* _Passage provided_

Here's a few of the more everyday superstitions (all from life.com):
Hanging a Horseshoe for good luck:
Horseshoes have been around for centuries as a method of protecting horse's feet, but the tradition of hanging a horseshoe for good luck (usually with the open side up, to "hold in" good fortune) started with the legend of the popular 10th-century English St. Dunstan, at least according to one account. St. Dunstan tricked the Devil into letting him nail a horseshoe onto the Infernal One's goat-like hoof, and only removed the painfully offending shoe if the Devil swore to never enter a place that had a horseshoe over it.
Crossing your fingers:
Though some believe that crossing your fingers originated as a sign early Christians used to identify each other, it really started much earlier. Before Christ, the cross was a sign of unity in Europe, and it was traditional for two people to make a wish by forming a cross with their index fingers -- one person made the wish, and the other added his mojo. The ritual eventually evolved into a do-it-yourself motion.

* _Exercise tasks_
**A.** In the superstitions passage, how would you rewrite the paragraph that begins "Though some believe that crossing your fingers" as a short bulleted list that keeps its main facts?
**B.** According to the superstitions passage, whose legend started the tradition of hanging a horseshoe for good luck?
**C.** Return the superstitions passage from "Here's a few" up to and including "horseshoe over it.", copying the wording without any change.
The lines play no part in these tasks.

* _Material provided_
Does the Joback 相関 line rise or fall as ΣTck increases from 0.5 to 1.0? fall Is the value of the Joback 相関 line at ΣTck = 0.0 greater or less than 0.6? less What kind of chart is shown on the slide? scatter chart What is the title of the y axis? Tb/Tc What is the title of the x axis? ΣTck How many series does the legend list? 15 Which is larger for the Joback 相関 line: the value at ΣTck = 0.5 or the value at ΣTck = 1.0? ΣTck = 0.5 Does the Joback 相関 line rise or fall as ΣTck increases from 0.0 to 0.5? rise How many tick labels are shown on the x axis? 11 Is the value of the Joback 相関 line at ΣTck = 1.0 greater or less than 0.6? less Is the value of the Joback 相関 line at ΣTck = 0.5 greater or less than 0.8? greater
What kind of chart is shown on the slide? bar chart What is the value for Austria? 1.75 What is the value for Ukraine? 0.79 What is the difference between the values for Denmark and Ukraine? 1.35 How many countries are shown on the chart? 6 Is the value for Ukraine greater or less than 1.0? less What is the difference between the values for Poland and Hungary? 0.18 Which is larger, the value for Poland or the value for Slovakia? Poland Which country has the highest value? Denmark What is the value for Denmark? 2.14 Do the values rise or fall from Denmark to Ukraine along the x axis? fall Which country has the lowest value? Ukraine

* _Responses by task_
**A.**
- Some believe crossing your fingers began as a sign early Christians used to identify each other, but it started much earlier.
- Before Christ, the cross was a sign of unity in Europe.
- Two people would make a wish by forming a cross with their index fingers: one made the wish, and the other added his mojo.
- The ritual eventually became a motion people do by themselves.

**B.** The legend of St. Dunstan, a popular 10th-century English saint, started it, at least according to one account.

**C.**
Here's a few of the more everyday superstitions (all from life.com):
Hanging a Horseshoe for good luck:
Horseshoes have been around for centuries as a method of protecting horse's feet, but the tradition of hanging a horseshoe for good luck (usually with the open side up, to "hold in" good fortune) started with the legend of the popular 10th-century English St. Dunstan, at least according to one account. St. Dunstan tricked the Devil into letting him nail a horseshoe onto the Infernal One's goat-like hoof, and only removed the painfully offending shoe if the Devil swore to never enter a place that had a horseshoe over it.